El partido ante Cabo Verde tampoco fue nada positivo para Rodri, otra pieza básica. Se le vio lento, sin chispa, mostrando un cierto acomodo en sus pases, que fueron reiterativos y sin picante. Tampoco se acercó al área para intentar algún disparo. Su actuación contribuyó en gran medida al partido tan pastoso y pobre que jugó España desde el primer minuto. ¿Está bien de verdad el 'Balón de Oro' madrileño o todavía necesita más tiempo para afinarse después del año que estuvo parado tras romperse el cruzado? Habrá que verlo, pero estamos hablando de un futbolista clave.
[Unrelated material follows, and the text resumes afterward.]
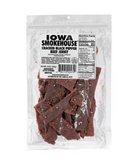 Iowa Smokehouse IS-10JP High-Quality Cracked Black Pepper Beef Jerky, 10 oz.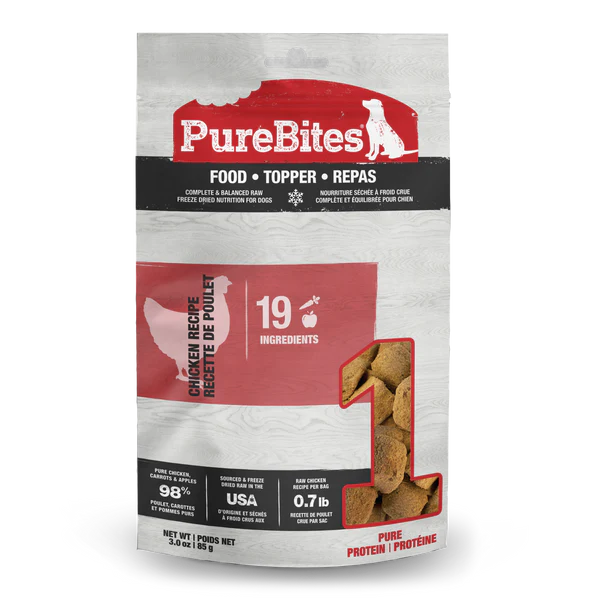 PureBites Chicken Freeze-Dried Dog Food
Además, a su sustituto natural, Zubimendi, se le ha hecho larga su primera temporada en la Premier, hasta el punto de que acabó siendo suplente en el Arsenal. Vamos, que el guipuzcoano es otro que tampoco está para echar cohetes.
Habrá que ver qué nivel dan los jugadores claves que han llegado al Mundial muy justos de forma
Estos interrogantes están ahí y se irán despejando en un sentido u otro en los próximos partidos. No hace falta decir que el papel de la selección va a depender en gran medida de que se despejen de la mejor manera. Porque, aunque es cierto que el plantel de Luis de la Fuente es, por calidad, uno de los dos o tres mejores del mundo, también lo es que quienes marcan la diferencia son varios de estos jugadores de lo que estamos hablando. Sin el desborde y la velocidad de sus extremos, España sufre y corre riesgo de colapso ofensivo. Esa agitación por las bandas es fundamental en un equipo que tampoco tiene un delantero centro clásico sino un falso nueve como Oyarzabal. O lo es también para aprovechar la llegada a gol de Mikel Merino. Por otro lado, que el mediocentro organizador esté fino y afilado es vital en un equipo sinfónico. Lo es incluso para que su mezcla con Pedri, que juega más adelantado que en el Barça, sea realmente explosiva.